Basics of Building a Data Warehouse: Part 1

Seth Goldberg
Charting Ahead
Published in
5 min readJul 15, 2017
Source: https://pppre.s3.amazonaws.com/2e5adf67004f3eea/2fa86eee4da5447aaef978437e2eaacf.jpg

“Hey Number One Employee, I want you to help transform us into a data driven company.” You may be an architect or lead engineer that has gotten this question from your C-level executive. This begs the question: what does this transformation require?

Your first response may be to turn to your old friend Google for guidance. However, you will quickly notice that there is a shortage of information about how to actually build analytics infrastructure. The first piece of this puzzle is building a data warehouse.

What is a Data Warehouse?

A data warehouse is a central repository of an organization’s important data optimized for large scale data aggregations for reporting and analytics. It is used by a handful of analysts trained on SQL (the language of relational databases) trying to answer broad questions. It is NOT a transactional database for applications that frequently pull small amounts of data.

Should I build a Data Warehouse?

Deciding whether or not your company would benefit from a data warehouse can best be determined by examining the questions that people have about your companies data. Does the sales team want to know how sales have been doing over the years? Does an insurance team want to know what types of claims they’ve been getting? If these are the sorts of questions being posed, then the answer is yes, you do need a data warehouse!

If the questions center around specific customer data, such as what did customer 1234 buy? Then the answer quickly becomes a resounding no.

Database Selection

Selecting a database is (arguably) the most important aspect of building a data warehouse. However, it is the most daunting part of the journey due to all the decisions that need to be made to adequately assess your company’s unique needs. Are you in the cloud? Do you have your own data center? Do you need to perform complex processing requiring procedural language? What kind of scale do you need?

“Shared Everything” vs “Shared Nothing” Databases

The first decision point when selecting a database is whether you need a “shared everything” or a “shared nothing” database. More information about the definitions of these databases is available via this link: https://www.quora.com/What-are-the-differences-between-shared-nothing-shared-memory-and-shared-storage-architectures-in-the-context-of-scalable-computing-analytics .

Cases where “shared everything” is a better fit:

  1. Require SOME transactional queries;
  2. Contain staff with in-house experience in databases like SQL Server/Oracle/Postgres;
  3. Include a Database Administrator for tuning/configuration;
  4. Possess existing licenses for Oracle or SQL Servers; and
  5. Constrained by a limited budget.

Cases where “shared nothing” is a better fit:

  1. Contain large amounts of data;
  2. Do not have a lot of Database Administrator resources to assist with tuning/configuration;
  3. Contain strict service level agreements requiring rapid data processing; and
  4. Require the ability to quickly scale out.
Source: https://upload.wikimedia.org/wikipedia/commons/thumb/0/07/Shared_Disk_Architecture.jpg/500px-Shared_Disk_Architecture.jpg

“Shared Everything” Databases

As you can see from the list above, “shared everything” databases require a great deal of tuning, tend to be cheaper, and can serve some transactional processing duties. Although the “shared everything” database can perform transactional processing, it is imperative to limit that activity to avoid the database being overwhelmed. “Shared everything” databases are a viable and cost-effective approach for small (gigabytes) to medium (tens of terabytes) sized warehouses.

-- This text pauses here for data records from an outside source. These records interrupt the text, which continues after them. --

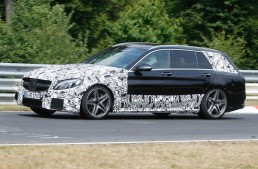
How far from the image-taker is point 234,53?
28.6 metres

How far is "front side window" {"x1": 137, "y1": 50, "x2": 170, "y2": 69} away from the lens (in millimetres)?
17781

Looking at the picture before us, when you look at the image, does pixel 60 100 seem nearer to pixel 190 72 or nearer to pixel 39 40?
pixel 190 72

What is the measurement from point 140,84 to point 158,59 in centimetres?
94

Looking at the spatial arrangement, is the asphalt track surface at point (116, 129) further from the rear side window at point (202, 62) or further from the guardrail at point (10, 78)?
the guardrail at point (10, 78)

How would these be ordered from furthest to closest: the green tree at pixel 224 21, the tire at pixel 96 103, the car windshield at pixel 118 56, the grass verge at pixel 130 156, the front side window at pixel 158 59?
1. the green tree at pixel 224 21
2. the front side window at pixel 158 59
3. the car windshield at pixel 118 56
4. the tire at pixel 96 103
5. the grass verge at pixel 130 156

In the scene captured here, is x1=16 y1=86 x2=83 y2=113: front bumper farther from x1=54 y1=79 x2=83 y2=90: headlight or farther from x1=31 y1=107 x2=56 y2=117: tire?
x1=31 y1=107 x2=56 y2=117: tire

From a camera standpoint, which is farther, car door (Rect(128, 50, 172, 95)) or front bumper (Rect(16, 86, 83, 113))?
car door (Rect(128, 50, 172, 95))

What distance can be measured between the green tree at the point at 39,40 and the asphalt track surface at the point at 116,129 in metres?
5.87

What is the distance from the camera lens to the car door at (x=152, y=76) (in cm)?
1727

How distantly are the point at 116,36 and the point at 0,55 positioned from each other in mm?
10162

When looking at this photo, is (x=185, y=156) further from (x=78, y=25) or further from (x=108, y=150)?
(x=78, y=25)

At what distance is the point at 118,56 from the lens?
701 inches

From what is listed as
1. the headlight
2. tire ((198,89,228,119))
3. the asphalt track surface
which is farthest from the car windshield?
tire ((198,89,228,119))

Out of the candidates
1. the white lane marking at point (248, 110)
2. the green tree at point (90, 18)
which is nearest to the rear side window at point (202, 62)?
the white lane marking at point (248, 110)
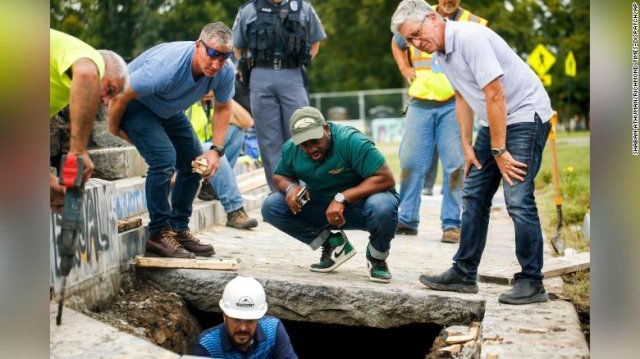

One of the biggest limits of a “shared everything” database is scaling. Once you have run out of options to tune your queries, you will have to buy a bigger server (i.e. more processors, RAM, faster storage) in order to support the higher volume. Unsurprisingly, this can get exponentially more expensive as you start to move from medium to large servers, such as Oracle Exadata. Some “shared everything” loyalists may tell you that you can buy more servers and cluster them, but this will only offer limited scaling.

“Shared Nothing” Databases

Source: https://upload.wikimedia.org/wikipedia/commons/thumb/1/1c/Shared_Nothing_Architecture.jpg/500px-Shared_Nothing_Architecture.jpg

“Shared nothing” databases offer a better solution for data warehousing, but at an increased cost.

Another downside of “shared nothing” databases is the lack of features that OLTP databases provide. Indexes, physically- enforced primary and foreign key constraints, and explicit partitioning can be missing from some vendors’ offerings.

In addition, you will notice a lag in your queries, regardless of the amount of data is being processed. This is due to the high upstart cost of the architecture.

An advantage of “shared nothing” warehouses is that each node processes its chunk of data independently, resulting in easier and faster scaling.

Normally, more established vendors have more analytic-focused features that you can take advantage of. Examples of these features include Teradata’s Hadoop and R integration.

“Shared nothing” warehouses offer a good solution for medium to large sized warehouses. Overall, this architecture does provide the best overall analytic solution and will scale with your data.

The Change from the Cloud

As many of you know, the cloud has fundamentally changed the way software functions, and analytics is no exception. It has driven down the cost of data warehousing and lowered the barrier to entry. You can now get a database for cents per hour that does not require a team of database administrators to administer!

One of the greatest examples of this is the Amazon Web Services Redshift platform. With Redshift, you can spin up clusters with a few buttons for extremely cheap. Before Redshift, you’d have to buy millions of dollars worth of appliances and manage it yourself. If you want to host in the cloud (which I highly recommend you consider), I would check out Redshift.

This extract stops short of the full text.